OncoAgent / docs /ADR /006-bf16-native-inference.md
MaximoLopezChenlo's picture
Upload folder using huggingface_hub
e1624f5 verified
# ADR 006: BF16 Native Inference for Local Triage
## Status
Approved
## Context
The initial implementation of the local specialist (Tier 1) used Unsloth with 4-bit quantization (bitsandbytes) to minimize memory footprint. However, during validation on AMD MI300X hardware, we observed "semantic collapse" and repetitive token generation (e.g., repeating punctuation or phrases indefinitely).
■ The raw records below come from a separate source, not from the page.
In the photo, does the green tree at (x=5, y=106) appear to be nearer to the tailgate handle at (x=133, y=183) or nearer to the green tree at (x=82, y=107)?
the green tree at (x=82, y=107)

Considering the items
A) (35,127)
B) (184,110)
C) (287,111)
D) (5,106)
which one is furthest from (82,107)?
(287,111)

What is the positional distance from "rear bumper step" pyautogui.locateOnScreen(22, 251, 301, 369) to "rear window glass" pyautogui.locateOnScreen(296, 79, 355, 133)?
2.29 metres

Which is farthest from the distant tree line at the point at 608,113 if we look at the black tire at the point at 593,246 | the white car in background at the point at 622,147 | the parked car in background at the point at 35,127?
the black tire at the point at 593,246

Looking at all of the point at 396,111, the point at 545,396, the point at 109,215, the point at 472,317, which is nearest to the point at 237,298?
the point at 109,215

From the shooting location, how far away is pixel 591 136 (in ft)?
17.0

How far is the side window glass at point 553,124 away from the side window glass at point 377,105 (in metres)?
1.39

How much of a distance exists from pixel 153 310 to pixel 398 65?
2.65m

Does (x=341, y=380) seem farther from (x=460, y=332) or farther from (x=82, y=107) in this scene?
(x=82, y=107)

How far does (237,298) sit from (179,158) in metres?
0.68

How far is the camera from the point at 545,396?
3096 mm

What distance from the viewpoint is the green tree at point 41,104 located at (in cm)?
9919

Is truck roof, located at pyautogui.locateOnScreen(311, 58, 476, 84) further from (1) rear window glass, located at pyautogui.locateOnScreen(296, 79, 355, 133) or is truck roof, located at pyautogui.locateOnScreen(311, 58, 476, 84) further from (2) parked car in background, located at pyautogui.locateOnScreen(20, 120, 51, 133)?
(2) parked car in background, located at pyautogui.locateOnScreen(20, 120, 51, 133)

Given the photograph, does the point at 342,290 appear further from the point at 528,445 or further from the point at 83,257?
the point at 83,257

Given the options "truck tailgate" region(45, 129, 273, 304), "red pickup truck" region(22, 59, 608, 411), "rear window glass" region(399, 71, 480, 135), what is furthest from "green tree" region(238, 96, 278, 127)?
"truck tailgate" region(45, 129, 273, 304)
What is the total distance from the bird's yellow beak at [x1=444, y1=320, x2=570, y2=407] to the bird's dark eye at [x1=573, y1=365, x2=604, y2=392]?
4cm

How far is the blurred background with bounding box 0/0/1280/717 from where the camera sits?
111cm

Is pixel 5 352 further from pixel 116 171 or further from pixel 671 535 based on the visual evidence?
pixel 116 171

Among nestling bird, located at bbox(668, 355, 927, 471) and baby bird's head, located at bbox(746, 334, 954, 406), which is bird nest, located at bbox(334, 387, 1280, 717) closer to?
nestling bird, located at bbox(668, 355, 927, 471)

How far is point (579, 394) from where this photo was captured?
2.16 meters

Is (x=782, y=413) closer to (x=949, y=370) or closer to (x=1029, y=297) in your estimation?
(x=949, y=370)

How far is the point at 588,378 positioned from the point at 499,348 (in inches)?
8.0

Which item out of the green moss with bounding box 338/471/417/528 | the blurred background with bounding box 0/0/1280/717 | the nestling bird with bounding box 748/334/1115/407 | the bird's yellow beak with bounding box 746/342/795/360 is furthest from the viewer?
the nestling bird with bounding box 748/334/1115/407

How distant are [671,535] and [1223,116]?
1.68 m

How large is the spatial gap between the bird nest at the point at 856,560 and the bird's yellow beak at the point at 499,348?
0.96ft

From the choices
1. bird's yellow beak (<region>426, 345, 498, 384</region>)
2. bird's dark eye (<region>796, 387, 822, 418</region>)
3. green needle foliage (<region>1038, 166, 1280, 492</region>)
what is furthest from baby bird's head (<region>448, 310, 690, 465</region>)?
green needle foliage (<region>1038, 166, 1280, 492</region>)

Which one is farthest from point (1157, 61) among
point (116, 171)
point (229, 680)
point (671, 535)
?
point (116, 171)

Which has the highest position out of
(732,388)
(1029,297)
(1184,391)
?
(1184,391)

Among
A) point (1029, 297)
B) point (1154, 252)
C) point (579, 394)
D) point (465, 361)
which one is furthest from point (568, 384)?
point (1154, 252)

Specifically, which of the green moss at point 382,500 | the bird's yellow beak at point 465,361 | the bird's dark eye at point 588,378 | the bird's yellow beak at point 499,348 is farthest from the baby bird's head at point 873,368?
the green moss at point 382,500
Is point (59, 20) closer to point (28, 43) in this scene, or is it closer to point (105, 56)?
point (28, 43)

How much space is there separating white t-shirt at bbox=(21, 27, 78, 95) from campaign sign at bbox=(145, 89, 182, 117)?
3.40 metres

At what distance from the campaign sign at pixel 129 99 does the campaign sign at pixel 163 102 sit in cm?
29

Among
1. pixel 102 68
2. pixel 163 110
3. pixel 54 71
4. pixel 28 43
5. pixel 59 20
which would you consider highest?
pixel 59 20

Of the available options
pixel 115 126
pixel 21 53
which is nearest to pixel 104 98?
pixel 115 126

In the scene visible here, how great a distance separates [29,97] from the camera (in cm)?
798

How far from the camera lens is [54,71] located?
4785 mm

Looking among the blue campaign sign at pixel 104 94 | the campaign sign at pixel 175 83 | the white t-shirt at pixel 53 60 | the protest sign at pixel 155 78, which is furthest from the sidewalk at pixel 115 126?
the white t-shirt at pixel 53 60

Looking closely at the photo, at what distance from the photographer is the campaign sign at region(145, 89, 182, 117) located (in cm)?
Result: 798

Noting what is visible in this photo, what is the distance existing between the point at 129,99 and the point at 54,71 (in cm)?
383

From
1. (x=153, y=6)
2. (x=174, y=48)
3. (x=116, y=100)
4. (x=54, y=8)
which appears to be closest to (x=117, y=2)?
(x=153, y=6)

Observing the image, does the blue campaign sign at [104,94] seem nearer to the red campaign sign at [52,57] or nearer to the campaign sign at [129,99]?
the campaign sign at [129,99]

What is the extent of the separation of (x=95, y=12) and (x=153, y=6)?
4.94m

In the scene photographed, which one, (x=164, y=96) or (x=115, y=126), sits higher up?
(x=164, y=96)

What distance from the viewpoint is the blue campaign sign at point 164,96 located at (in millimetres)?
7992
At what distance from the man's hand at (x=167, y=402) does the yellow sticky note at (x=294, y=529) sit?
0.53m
Initial investigations suggested that 4-bit quantization artifacts, combined with the CDNA3 architecture's handling of certain sub-8bit kernels, were degrading inference quality for clinical tasks requiring high precision.
## Decision
We will migrate the `LocalModelManager` from Unsloth/4-bit to native **BFloat16 (BF16)** precision using the standard `transformers` and `peft` libraries.
Given the AMD MI300X's massive 192GB of VRAM, the increased memory requirement of BF16 (~14GB for a 7B model) is well within the hardware's capabilities, even with multiple concurrent agents.
## Consequences
- **Positive:** Improved semantic stability and elimination of repetitive output artifacts.
- **Positive:** Full compatibility with ROCm native bfloat16 kernels.
- **Positive:** Higher fidelity clinical reasoning compared to 4-bit quantized versions.
- **Neutral:** Higher VRAM consumption (approx. 2.5x compared to 4-bit), which is negligible on MI300X.
- **Neutral:** Slightly slower initialization time as larger weights are loaded into HBM3.